And the plays were always about a middle-class family. As in most musicals and operas, they sing about having sex rather than acting it out on stage.
As I said above, I did think March of the Falsettos had a fierceness when done alone that was missing when it became Act I. Maybe the actors were saving themselves or maybe the simple knowledge that these characters have another act changes how actors approach them. Or maybe, as others have suggested here, it was just a bigger theater.
I hope you get to see Act I of Falsettos on its own or in combination some day. Despite the power of Whizzer's death, which haunts Falsettoland, I do think the middle play is the strongest of the three.
Did anyone see the production of Falsettos at Hartford in 1991?
I've been watching a bootleg recording and the quality is great except for the ending - I can't clearly make out what was shown on the back wall of the stage. Frank Rich called it a 'coup de theatre' and I'd love to understand what I'm seeing.

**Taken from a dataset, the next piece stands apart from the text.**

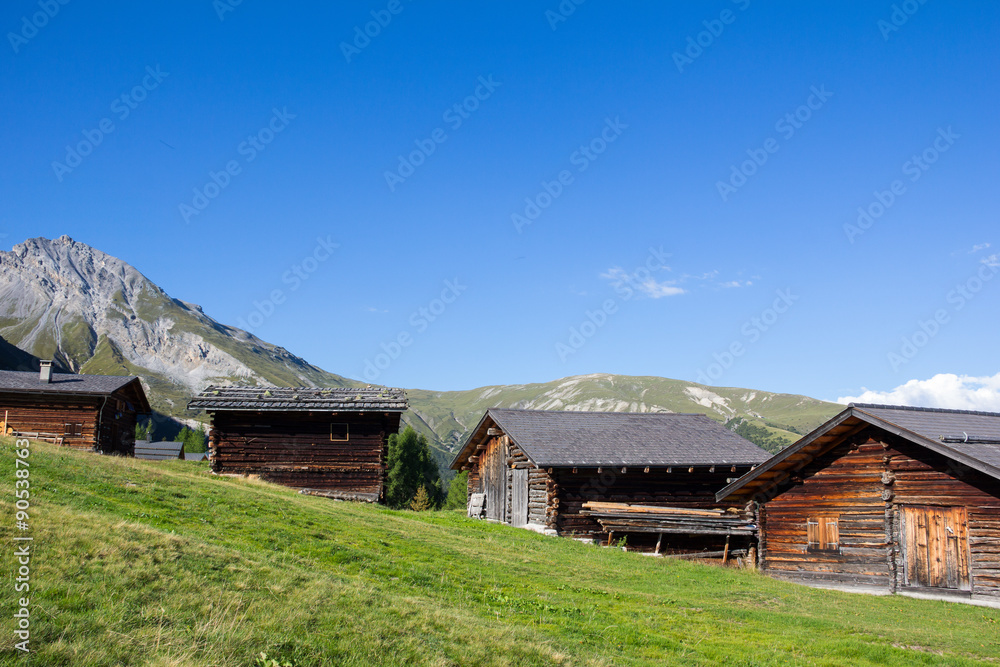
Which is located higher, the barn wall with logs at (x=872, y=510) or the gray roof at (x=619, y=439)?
the gray roof at (x=619, y=439)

I saw the same recent LA production someone else here saw and thought that the second act - Falsettoland - came off as much stronger than March of the Falsettos, perhaps for the reasons offered by Gaveston2. I can definitely see that March would be a stronger piece on its own.
Thanks Galveston and that was the book.
HistoryBoy2, what was shown on the back wall at the end of the Hartford production was a massive AIDS Memorial Quilt. It began with just Wizzer's patch on the quilt, and then expands until it has enveloped the entire stage. It was an absolutely breathtaking moment.
Broadway Legend Joined: 6/28/11
Eric, I find John Clum's view on pandering to straight audiences to be overly literal.
Personally, I find intimacy and strong emotional bonds between gay characters to be just as challenging as simulated sexual intercourse.